### SELECTED EXCERPT
KLK’s 1QFY20 earnings down 33% on higher production costs


KUALA Lumpur Kepong Bhd’s (KLK) net profit plunged 33.4% to RM167.2 million in the first quarter ended Dec 31, 2019 (1QFY20), from RM250.92 million recorded a year ago as production costs rose.

Crude palm oil (CPO) production cost was higher due to a decline in fresh fruit bunches (FFB) production, which fell 11.5% to 977,963 metric tonnes (MT), the plantation company said in an exchange filing yesterday.

The group also recorded an unrealised loss of RM27.2 million during the quarter, compared to an unrealised gain of RM24.3 million in 1QFY19, arising from fair value changes on outstanding derivative contracts.

Revenue for the three months in focus was 0.2% lower at RM4.08 billion against RM4.09 billion the year prior.

Earnings per share fell to 15.7 sen in the last three months of 2019, from 23.6 sen registered a year ago.

Profit from the group’s plantation segment climbed 23.7% to RM157.7 million from RM127.5 million in 1QFY19, underpinned by favourable CPO selling price (ex-mill) of RM2,207/MT (1QFY19: RM1,840/MT) although selling price (ex-mill) of palm kernel (PK) was lower at RM1,247/MT (1QFY19: RM1,375/MT).

Plantation profit was also attributed to a fair value gain of RM11.7 million versus a loss of RM8.8 million in 1QFY19, on valuation of unharvested FFB.

In the manufacturing segment, profit slipped 18.4% to RM80 million in 1QFY20 from RM98 million the year before, while revenue decreased 12.8% to RM1.93 billion from RM2.21 billion, owing to lower selling prices.

Earnings from the oleochemical division fell to RM77.4 million from RM94.5 million due to unrealised loss arising from fair value changes on outstanding derivative contracts, while other manufacturing units’ profit decreased to RM2.6 million from RM3.5 million.

[Saved entries]
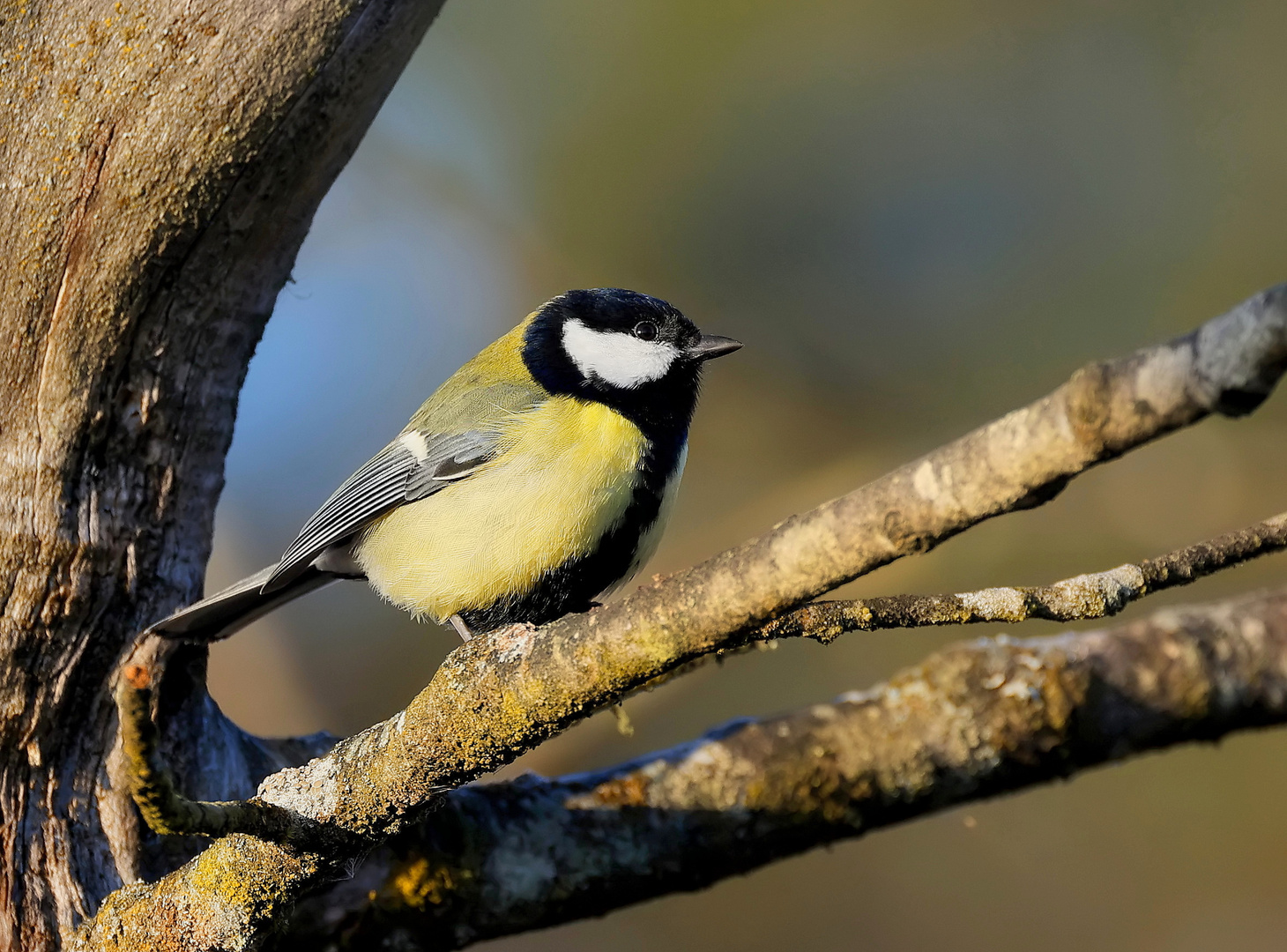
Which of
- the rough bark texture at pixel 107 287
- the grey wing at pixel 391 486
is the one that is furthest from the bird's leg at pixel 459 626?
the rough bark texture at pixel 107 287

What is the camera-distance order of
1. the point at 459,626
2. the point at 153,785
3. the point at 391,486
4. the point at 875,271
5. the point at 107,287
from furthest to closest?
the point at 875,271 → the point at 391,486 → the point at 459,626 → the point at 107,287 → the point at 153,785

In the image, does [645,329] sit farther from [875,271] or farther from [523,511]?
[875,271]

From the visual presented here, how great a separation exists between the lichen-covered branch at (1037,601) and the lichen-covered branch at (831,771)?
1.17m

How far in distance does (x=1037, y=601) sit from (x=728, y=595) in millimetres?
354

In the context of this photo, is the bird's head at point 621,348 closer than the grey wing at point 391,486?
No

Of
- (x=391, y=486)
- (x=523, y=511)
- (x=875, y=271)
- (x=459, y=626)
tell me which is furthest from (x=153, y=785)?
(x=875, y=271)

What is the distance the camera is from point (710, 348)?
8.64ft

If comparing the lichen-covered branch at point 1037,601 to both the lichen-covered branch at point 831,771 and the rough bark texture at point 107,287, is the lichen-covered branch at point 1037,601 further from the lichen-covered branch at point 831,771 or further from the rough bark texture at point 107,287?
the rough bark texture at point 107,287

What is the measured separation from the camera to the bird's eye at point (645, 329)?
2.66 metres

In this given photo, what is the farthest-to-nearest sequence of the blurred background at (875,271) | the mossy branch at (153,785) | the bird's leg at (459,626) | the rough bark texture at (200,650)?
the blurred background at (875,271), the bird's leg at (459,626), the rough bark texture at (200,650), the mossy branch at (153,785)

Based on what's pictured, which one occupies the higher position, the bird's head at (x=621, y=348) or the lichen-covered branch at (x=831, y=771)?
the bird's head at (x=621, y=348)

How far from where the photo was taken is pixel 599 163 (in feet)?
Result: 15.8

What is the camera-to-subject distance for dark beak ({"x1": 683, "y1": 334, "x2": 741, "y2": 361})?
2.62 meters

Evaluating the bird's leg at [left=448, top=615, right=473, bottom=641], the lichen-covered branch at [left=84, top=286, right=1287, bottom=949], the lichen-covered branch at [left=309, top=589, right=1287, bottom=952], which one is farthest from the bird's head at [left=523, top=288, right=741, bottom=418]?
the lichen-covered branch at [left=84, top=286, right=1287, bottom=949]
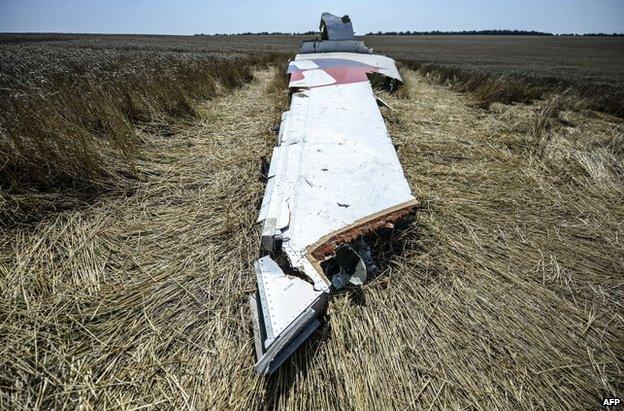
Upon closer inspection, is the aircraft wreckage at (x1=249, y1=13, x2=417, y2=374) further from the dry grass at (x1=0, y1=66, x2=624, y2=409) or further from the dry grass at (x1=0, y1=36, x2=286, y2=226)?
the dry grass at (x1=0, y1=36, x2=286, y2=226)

### INSTRUCTIONS
a - Reproduce everything from "Revenue for the" down to "lower selling prices." in the KLK earnings article.
b - Leaving out the headline, list every percentage change reported in the KLK earnings article, along with the figure each one applies to.
c - According to the KLK earnings article, why was the crude palm oil production cost higher in 1QFY20?

### ANSWERS BELOW
a -
Revenue for the three months in focus was 0.2% lower at RM4.08 billion against RM4.09 billion the year prior.

Earnings per share fell to 15.7 sen in the last three months of 2019, from 23.6 sen registered a year ago.

Profit from the group’s plantation segment climbed 23.7% to RM157.7 million from RM127.5 million in 1QFY19, underpinned by favourable CPO selling price (ex-mill) of RM2,207/MT (1QFY19: RM1,840/MT) although selling price (ex-mill) of palm kernel (PK) was lower at RM1,247/MT (1QFY19: RM1,375/MT).

Plantation profit was also attributed to a fair value gain of RM11.7 million versus a loss of RM8.8 million in 1QFY19, on valuation of unharvested FFB.

In the manufacturing segment, profit slipped 18.4% to RM80 million in 1QFY20 from RM98 million the year before, while revenue decreased 12.8% to RM1.93 billion from RM2.21 billion, owing to lower selling prices.

b -
- Net profit: down 33.4%
- Fresh fruit bunches (FFB) production: down 11.5%
- Revenue: 0.2% lower
- Plantation segment profit: up 23.7%
- Manufacturing segment profit: down 18.4%
- Manufacturing segment revenue: down 12.8%

c - The crude palm oil production cost rose because production of fresh fruit bunches declined. It fell 11.5% to 977,963 metric tonnes.